With Valve having fixed the exploit, what should developers who need a discoverability boost be doing? Rose advised that indies need to engage in a genuine marketing effort for their games involving “Discord community building, wishlist building, newsletter building,” and more.
“At the end of the day, the main advice is, [to] not rely on Steam to sell your game,” he explained. “You have to put in all the legwork to sell your own game, and once you’ve done that, a lot of the Steam featuring elements can come into play and help you bump your numbers up. But you should never rely on those, and always assume it’s on you — that way, you aren’t caught out.”
Steam has been under the microscope for some time now, especially when it comes to curation and waffling when it comes to censorship of certain games. According to Jan-Peter Ewert, head of Valve’s business development, 13.5 million first-time purchasers joined Steam from January through April of last year. Moreover, as of January of this year, Steam had 90 million monthly active users. The expanding audience is tantalizing for developers, but just as with mobile storefronts, the overcrowded nature of Steam makes it incredibly difficult for the average developer to get noticed. Valve hasn’t made great strides in helping indies with discoverability, but the company did unveil a trio of new initiatives in its Steam Labs project last month.

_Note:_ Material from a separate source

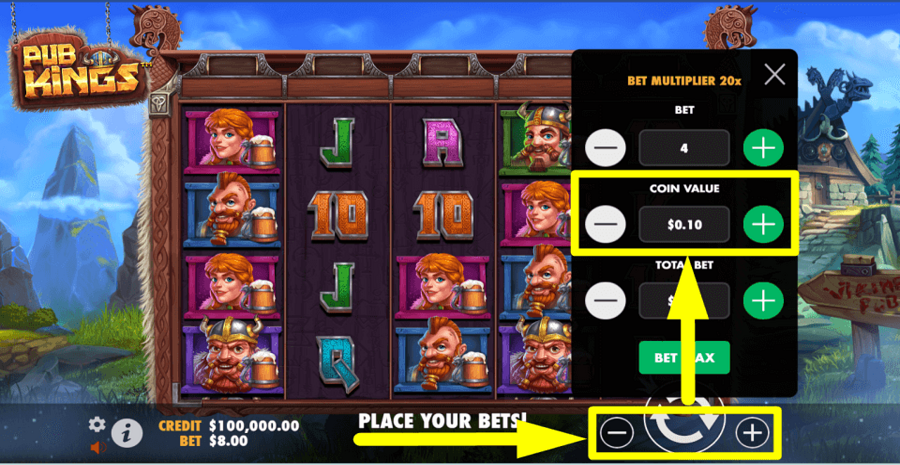 Pub Kings Coin Value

Steam is facing increasing pressure from competing storefronts such as Discord and Epic Games Store (EGS), the latter of which has brought on developers with a generous 88/12 revenue split. Steam remains the king of PC gaming (a market worth about $35 billion according to Newzoo), but it’s no longer undisputed.
As Newzoo’s Guilherme Fernandes commented in May, “EGS has established a strong foothold in the industry and is the fiercest competition that Valve has faced in over a decade. Epic Games promises to continue developing and improving the store's features. In the long-run, both Steam and EGS will probably continue to exist as they cater to slightly different audiences, the latter focusing on a more curated store and also having a larger share of less experienced gamers in its userbase, which originated from Epic's Fortnite.”